**TASK ITEM**
Please return the part of the bootleg-records text starting with "References to the" and going on through "involve a girl?", copied word for word.

**READING TEXT**
============
Each week, the pop culture website Pop-A-Looza shares some posts from my vast 'n' captivating Boppin' (Like The Hip Folks Do) archives. The latest shared post is "My Illegal Records," a look back at bootleg recordings I've owned.
As the post notes, my first bootleg album was a Beatles boot called The Deccagone Sessions. I wrote this about The Deccagone Sessions in a different post:
My first bootleg record, purchased in 1978. As a teenaged Beatles fan in the '70s, I was fascinated by the idea of unreleased Beatles tracks. Even though there were a handful of legit Beatles LPs I hadn't quite gotten 'round to scarfin' up yet--The Beatles Again, Magical Mystery Tour, A Hard Day's Night, and Yellow Submarine-- I wanted more, more than standard-variety Fab Four fare, more, MORE! I saw ads for this enticing, illicit more in The Buyer's Guide For Comics Fandom, and swooned at the prospect of all this secret bonus Beatles material. I passed up a chance to buy my first Beatleg at a Cleveland shopping mall record store over the '77/'78 Christmas break, then finally grabbed my copy of The Deccagone Sessions at Syracuse's Desert Shore Records a few months later. The Deccagone Sessions offered a hodgepodge collection of BBC performances and 1962 Decca Records demos, plus the horribly distorted live-at-The Cavern Club "Some Other Guy," the promo video version of "Revolution," and an uncredited snippet from the Get Back sessions. The radio cover of Buddy Holly's "Crying, Waiting, Hoping" was my immediate favorite (a skip in the track notwithstanding), with that definitive shooby-doo-wop rendition of "Revolution" a close second. All these decades later, that version of "Revolution" is still without official release.
References to the bootleg ads in The Buyer's Guide To Comics Fandom remind me that those ads played a role in the specific circumstances of my introduction to The Damned. The story involves a girl. Don't all stories involve a girl?
============
**Short captions from the web**

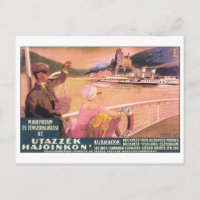 Utazzek Hajoinkon Budapest Travel Poster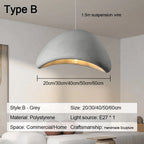Nordic Wabi-Sabi Hand Knitted LED Pendant Light Single Head PP Plastic Cord Pendant AC 90-260V Living Room Dining Room
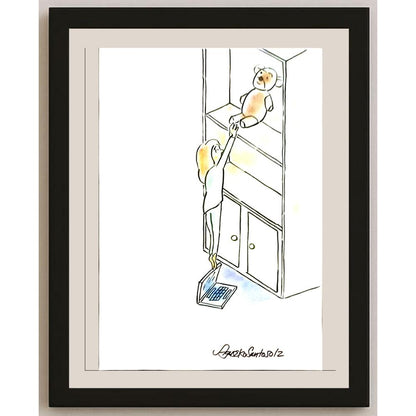 Agus Eko Santoso 29x21cm Orijinal Karikatür BOD05179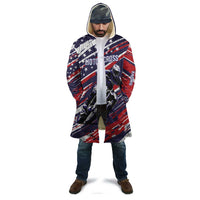 Personalized Patriotic Motocross Cloak with USA Flag Colors – Dirt Bike Racing Design - Wonder Print Shop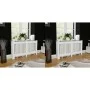 Heizkörperabdeckungen für 2 Einheiten aus weißem MDF, 152 cm von vidaXL, Zubehör für Heizkörper - Ref: Foro24-276004, Preis: ...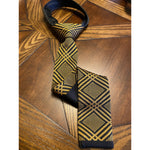 Black and Old Gold (Alpha Inspired) Knit Tie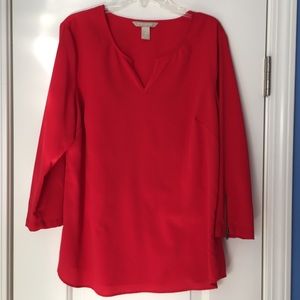 Banana Republic Top with Zipper Detail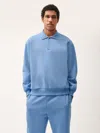 Pangaia Mens Dna Heavyweight Polo Sweatshirt In Summit Blue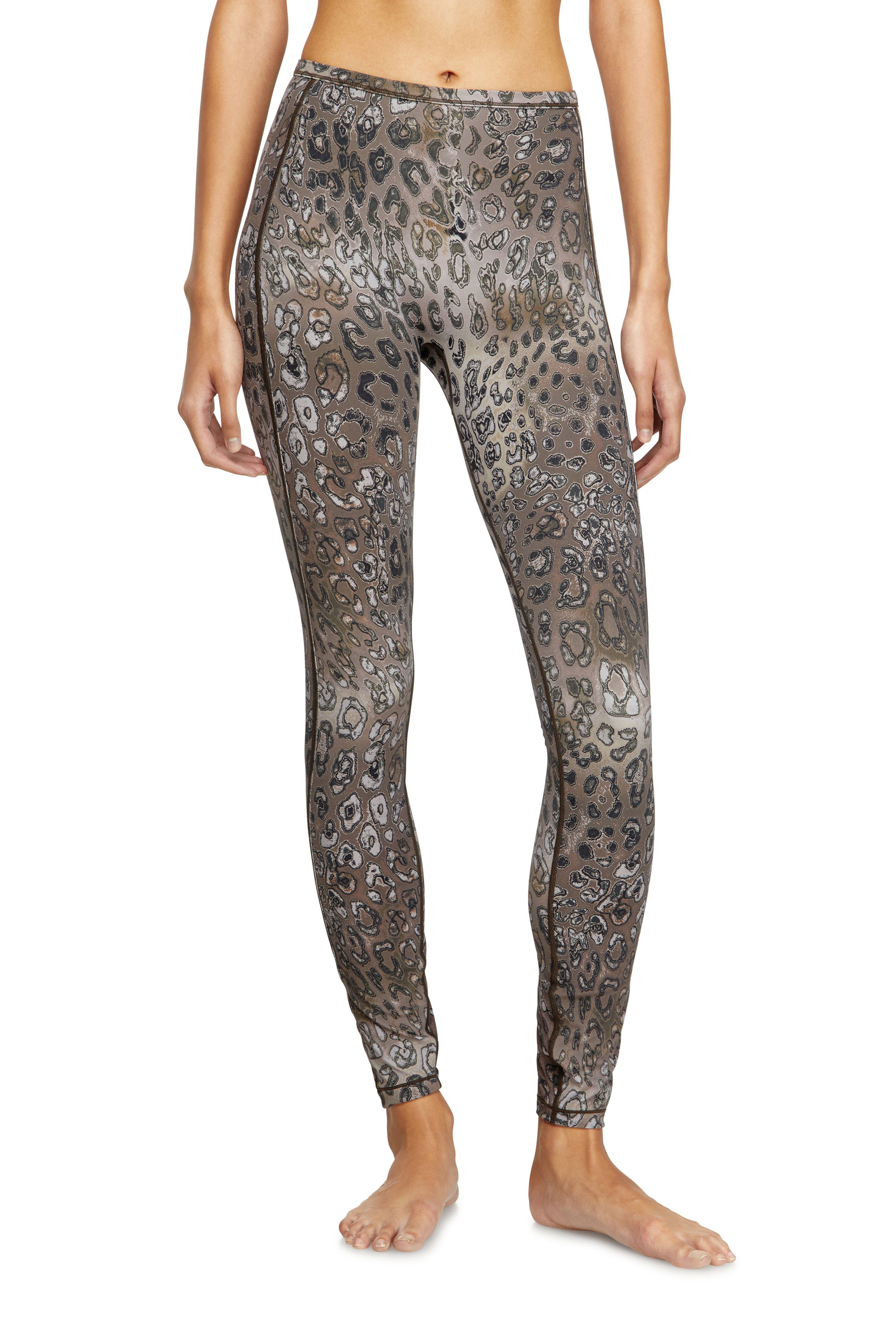 Diesel - MEREDITH-UTLT, Woman's Leopard print nylon leggings in null - 2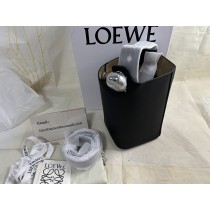 Loewe Mini Pebble Bucket Bag in Soft Grained Calfskin Black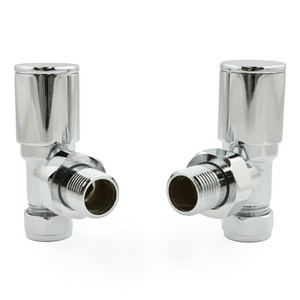 MODX-MAN-AG-C - MODX Modern Manual Angled Chrome Radiator Valve (Pair)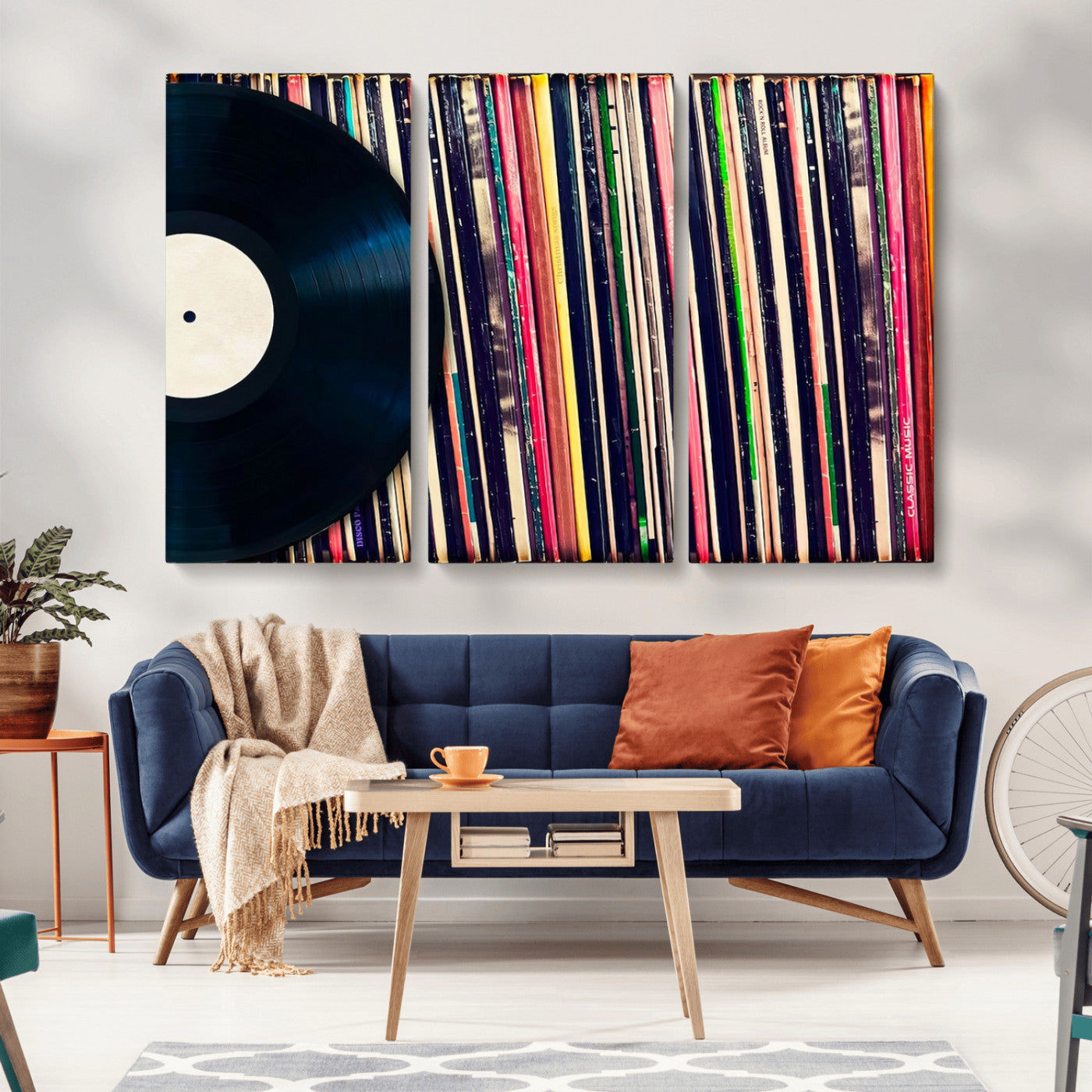 45029-MGV-CV-36X24-Misty Pine Forest Wall Art – Black and White Landscape Canvas Print, Foggy Trees Nature Photography, Modern Minimalist Decor for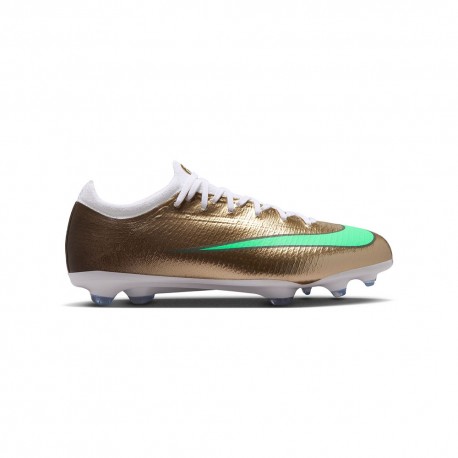 Nike Vapor 17 Pro Fg Km Oro - Scarpe Da Calcio Bambino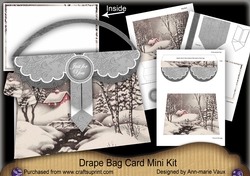 Winter Walk Just for You Drape Bag Card Mini Kit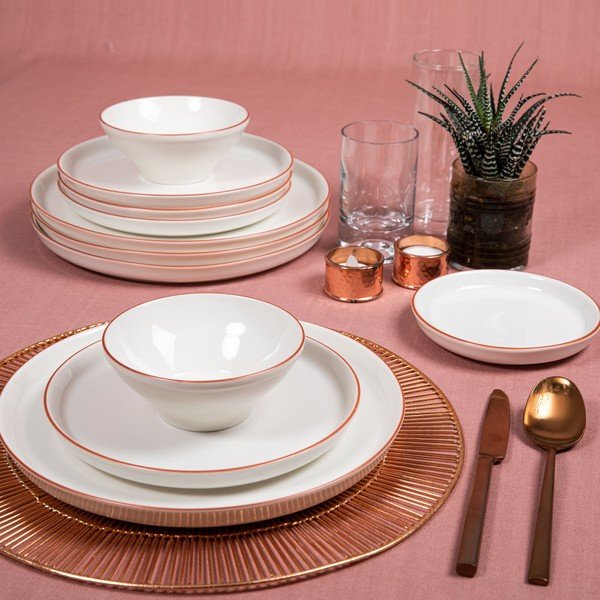 Set da pranzo in porcellana 16 pezzi Classical - Güral Porselen-image-3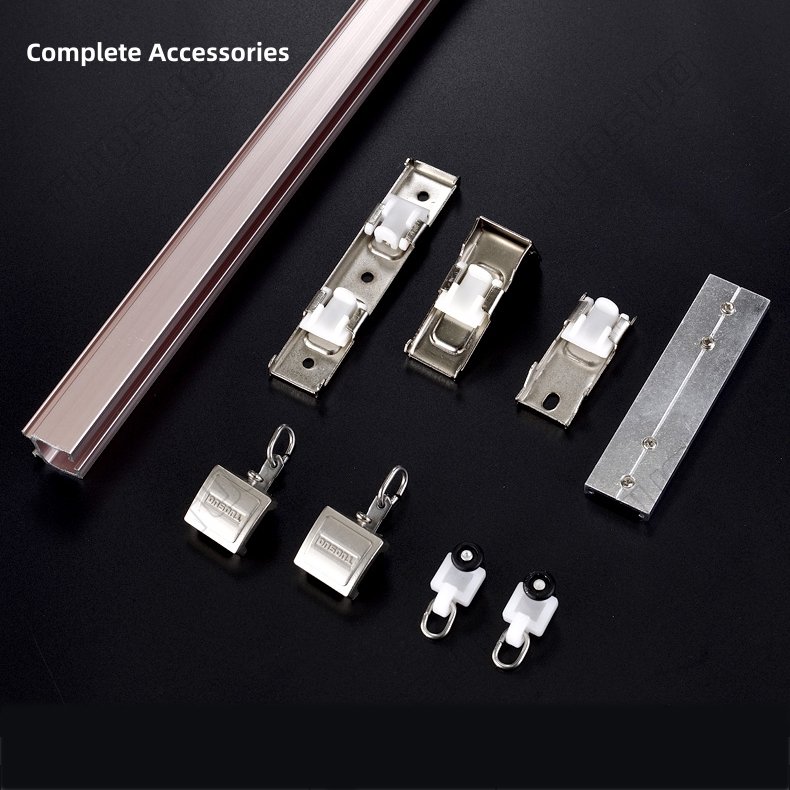 Heavy Duty Factory Competitive Price Elegant Metal Curtain Rail Set for Window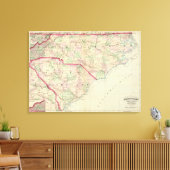 N & S Carolina 3 Canvas Afdruk (Insitu (Woonkamer))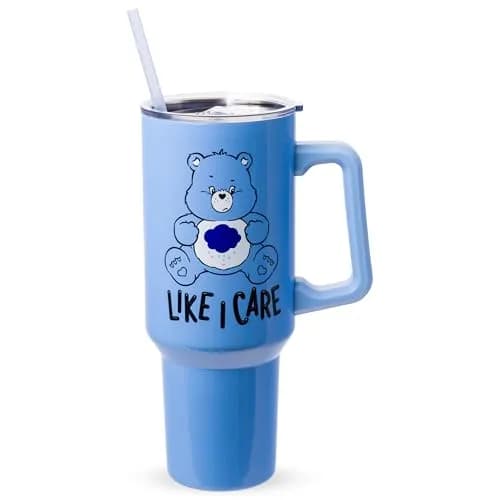 Silver Buffalo Care Bears Grumpy Bear Stainless Steel Tumbler 1.18 L (40 oz) | Insulated for Hot & Cold Drinks thumbnail 1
============
**SOLUTION TO THIS PROBLEM**
References to the bootleg ads in The Buyer's Guide To Comics Fandom remind me that those ads played a role in the specific circumstances of my introduction to The Damned. The story involves a girl. Don't all stories involve a girl?